By Aaron Ramson

With the waves of immigrants who fled Austria-Hungary and the German Empire in the late 1800’s, many made their way to north America where they brought as much of their culture with them as they could, including the brewing of pilsners and lagers. Light in body and color, crisp and snappy, the dual-advent of refrigeration and pasteurization allowed this cold-fermented style of beer to gain popularity in Mexico, the United States, and Canada. Brewers in states and cities with warmer climates brewed their lagers with little twists, creating hybrid beers that suited the climates as well as tastes of a region. Brewers in northern California curated lager yeast strains that fermented well in warmer temperatures not suited for traditional European lager. Meanwhile in the north-eastern part of the country, brewers found success simply fermenting their lager recipes with ale yeast strains before cold conditioning them, giving a product close to, but not quite a true lager beer. The west coast style became known as steam beer, and the northeast style became known cream ale.

With all the lactose and fruit infused beers that are on the market in 2019, it’s easy to be misled by the title of a cream ale. When you see a can of a Cookies and Cream Imperial Pastry Stout, or a bottle of a coconut cream ale, it’s hard to know how much dairy is floatin’ around in that pint. While it’s easy to assume that cream ales have cream in them (it’s right there in the name), the name was a colloquial term for present use ale. Barleywines and Russian Imperial Stouts get better with age, as the harsher flavored compounds associated with greater alcohol content break down, giving a mellower flavor. The high ABV of these ales acted as a natural preserving agent, allowing them to withstand cellaring. But prior to pasteurization, small ales and lagers hovering around the 3-5% ABV range needed to be consumed fresh before they began to spoil from lack of preservatives. Terms like “sparkling,” “brilliant,” “present use,” and “cream ale,” were used to name the same style of beer, with “cream ale” being the title that held the most appeal.

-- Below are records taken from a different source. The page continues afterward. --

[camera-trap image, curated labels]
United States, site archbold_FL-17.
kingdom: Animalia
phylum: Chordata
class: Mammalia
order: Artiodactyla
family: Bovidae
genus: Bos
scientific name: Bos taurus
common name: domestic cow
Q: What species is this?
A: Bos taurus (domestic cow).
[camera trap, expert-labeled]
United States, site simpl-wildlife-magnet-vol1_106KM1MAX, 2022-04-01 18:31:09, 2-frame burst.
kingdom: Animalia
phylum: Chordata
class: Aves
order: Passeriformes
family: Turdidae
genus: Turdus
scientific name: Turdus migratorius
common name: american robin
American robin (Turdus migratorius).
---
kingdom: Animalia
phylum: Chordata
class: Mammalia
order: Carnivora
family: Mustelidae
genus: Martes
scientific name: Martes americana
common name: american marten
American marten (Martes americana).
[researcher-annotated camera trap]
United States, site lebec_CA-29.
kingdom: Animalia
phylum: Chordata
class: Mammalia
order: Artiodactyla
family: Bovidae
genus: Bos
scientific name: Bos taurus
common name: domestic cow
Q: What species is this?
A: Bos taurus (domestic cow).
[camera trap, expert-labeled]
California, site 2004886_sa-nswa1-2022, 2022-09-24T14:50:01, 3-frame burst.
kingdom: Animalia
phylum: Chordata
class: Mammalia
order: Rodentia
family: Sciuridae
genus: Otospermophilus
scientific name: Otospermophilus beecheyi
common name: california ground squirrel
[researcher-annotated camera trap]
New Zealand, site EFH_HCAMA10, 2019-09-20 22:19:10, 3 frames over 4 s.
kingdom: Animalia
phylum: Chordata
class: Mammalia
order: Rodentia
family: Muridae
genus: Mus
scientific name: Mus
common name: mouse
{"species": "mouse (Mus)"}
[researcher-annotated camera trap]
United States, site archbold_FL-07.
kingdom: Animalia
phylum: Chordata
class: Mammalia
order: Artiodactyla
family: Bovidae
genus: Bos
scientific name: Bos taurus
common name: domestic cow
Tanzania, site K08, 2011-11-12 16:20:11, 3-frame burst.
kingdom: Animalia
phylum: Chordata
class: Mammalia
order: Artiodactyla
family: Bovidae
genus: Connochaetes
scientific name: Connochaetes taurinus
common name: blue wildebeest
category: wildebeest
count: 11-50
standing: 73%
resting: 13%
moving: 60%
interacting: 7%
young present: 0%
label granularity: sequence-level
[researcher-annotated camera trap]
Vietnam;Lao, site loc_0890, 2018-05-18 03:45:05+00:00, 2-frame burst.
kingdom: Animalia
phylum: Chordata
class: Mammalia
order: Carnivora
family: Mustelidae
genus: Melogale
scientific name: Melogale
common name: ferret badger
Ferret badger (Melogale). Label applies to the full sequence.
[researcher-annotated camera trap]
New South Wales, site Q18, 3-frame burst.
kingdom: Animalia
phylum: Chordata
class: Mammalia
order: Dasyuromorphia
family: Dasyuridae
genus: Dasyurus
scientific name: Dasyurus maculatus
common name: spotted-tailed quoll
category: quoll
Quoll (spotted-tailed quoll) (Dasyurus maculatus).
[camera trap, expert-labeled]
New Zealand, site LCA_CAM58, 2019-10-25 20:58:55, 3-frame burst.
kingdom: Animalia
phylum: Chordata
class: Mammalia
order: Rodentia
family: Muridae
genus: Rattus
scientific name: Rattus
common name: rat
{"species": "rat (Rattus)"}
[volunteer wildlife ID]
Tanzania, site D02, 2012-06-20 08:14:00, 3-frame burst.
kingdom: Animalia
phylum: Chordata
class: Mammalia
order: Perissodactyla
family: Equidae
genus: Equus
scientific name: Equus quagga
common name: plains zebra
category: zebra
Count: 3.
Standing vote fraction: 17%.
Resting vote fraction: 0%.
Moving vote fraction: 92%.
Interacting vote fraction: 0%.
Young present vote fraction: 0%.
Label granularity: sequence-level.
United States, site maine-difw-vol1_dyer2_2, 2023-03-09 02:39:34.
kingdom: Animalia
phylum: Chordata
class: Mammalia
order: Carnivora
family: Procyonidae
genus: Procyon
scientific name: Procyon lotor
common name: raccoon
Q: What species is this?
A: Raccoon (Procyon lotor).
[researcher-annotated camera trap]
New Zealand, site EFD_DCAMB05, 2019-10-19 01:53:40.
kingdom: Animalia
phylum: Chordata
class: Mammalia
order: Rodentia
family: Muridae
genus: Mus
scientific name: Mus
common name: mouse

There are subtle differences in flavor between a true lager and a cream ale. Even with the exact same malt bill and hops used, it doesn’t take a cicerone to be able to spot the differences in flavor that specific yeast strains contribute. That clean, crisp profile of a lager is softer; rounded and slightly fruity in a cream ale. It is neither malt or hop forward, but subtle and restrained; imagine the EQ bands of your music player all set to 0, with no frequency being greater than the others. Because of the confusing title, cream ales don’t seem to enjoy the same level of popularity as their close relative, the blonde ale, but there are a couple of commercial examples who have endured great success. Mother Earth Brewing’s Cali Creamin Vanilla Cream Ale is an immensely popular take on the style, and New Glarius’s Spotted Cow is said to be the tastiest, but its Genesee’s Cream Ale that is the most well-known example of the style. Light and crackery, with a barely perceptible sweetness reminiscent of creamed corn, it’s a very simple and uncomplex flavor that has little in common with the creamsicle hazy IPA’s and imperial pastry sours being churned out by countless craft breweries. But with every movement comes a counter movement, and I can already see many in the craft industry returning to simpler beers like the humble cream ale as a response to the proliferation of ales that taste more like desserts than beer.


If you’re curious about the style, Genesee is a great example of a traditional cream ale, while Cali Creamin’ offers a delicious twist on the old standby. Both beers are widely distributed and can be found at your local Bevmo or Total Wine.